--- WRITTEN EXERCISE 1 ---
Write out the records that come after the Tapatalk forum thread, line for line, and leave out the pictures.

# Tapatalk



## mrtonk (Oct 11, 2011)

Anyone else having issues accessing this forum using Tapatalk sometimes?

Sent from my ADR6400L using Tapatalk 2


----------



## hotelmrrsn (Jul 11, 2011)

i was until today, seems to be working now.

Sent from my iPad using Tapatalk


----------



## Dark Jedi (Nov 3, 2011)

Was working last night. Then this morning it was dead. Then this afternoon started working again. I have noticed the pm button switches from that to conversation a few times.

Sent from my ADR6400L using Tapatalk 2


----------



## trter10 (Jan 4, 2012)

Yeah im having a ton of issues.


----------



## z28 justin (Jul 11, 2011)

Issues here too


----------



## quickdraw86 (Jan 30, 2012)

Issues over the past three days, but working now it seems.

Sent from my ADR6400L using Xparent Green Tapatalk 2


----------



## mobitote (Jul 13, 2011)

Still got issues...

Sent from my ADR6400L using Tapatalk 2


----------



## jackstraw (Jun 10, 2011)

I can finally access the forums but I can only see the first few posts of each section. it will not refresh and let me scroll down. very annoying

Sent from my Galaxy Nexus using Tapatalk 2


----------



## Dark Jedi (Nov 3, 2011)

Ate you all still using the beta version or the new one in the market?

Sent from my ADR6400L using Tapatalk 2


----------



## trter10 (Jan 4, 2012)

Is working fine today

Sent from my ADR6400L using Tapatalk 2


----------



## mrtonk (Oct 11, 2011)

Dark Jedi said:


> Ate you all still using the beta version or the new one in the market?
> 
> Sent from my ADR6400L using Tapatalk 2


The new one.

Sent from my ADR6400L using Tapatalk 2


----------



## Dark Jedi (Nov 3, 2011)

Ok just making sure as I ran in to that problem when they went from beta 4 to beta 5.

Sent from the hand of Zeus


----------

--- WRITTEN EXERCISE 2 ---
Reproduce the Tapatalk thread above word for word from "Issues over the" to "Still got issues...".

--- SOURCE DATA ---
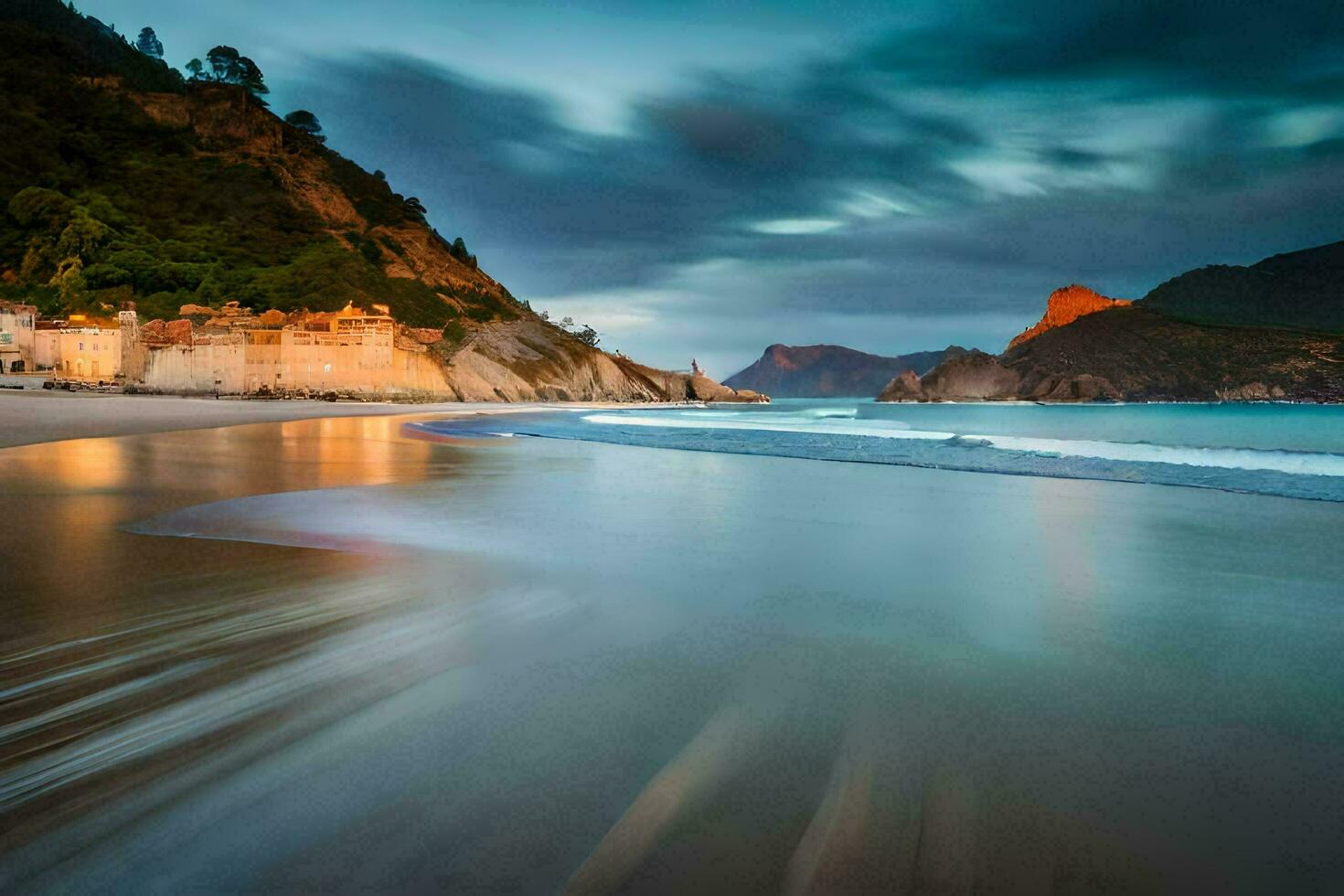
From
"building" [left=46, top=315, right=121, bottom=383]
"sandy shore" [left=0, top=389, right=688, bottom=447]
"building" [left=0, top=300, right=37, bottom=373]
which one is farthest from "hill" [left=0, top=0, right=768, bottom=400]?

--- CORRECT RESPONSE 1 ---
From
"building" [left=46, top=315, right=121, bottom=383]
"sandy shore" [left=0, top=389, right=688, bottom=447]
"building" [left=0, top=300, right=37, bottom=373]
which one is farthest from "hill" [left=0, top=0, right=768, bottom=400]?

--- CORRECT RESPONSE 2 ---
Issues over the past three days, but working now it seems.

Sent from my ADR6400L using Xparent Green Tapatalk 2


----------



## mobitote (Jul 13, 2011)

Still got issues...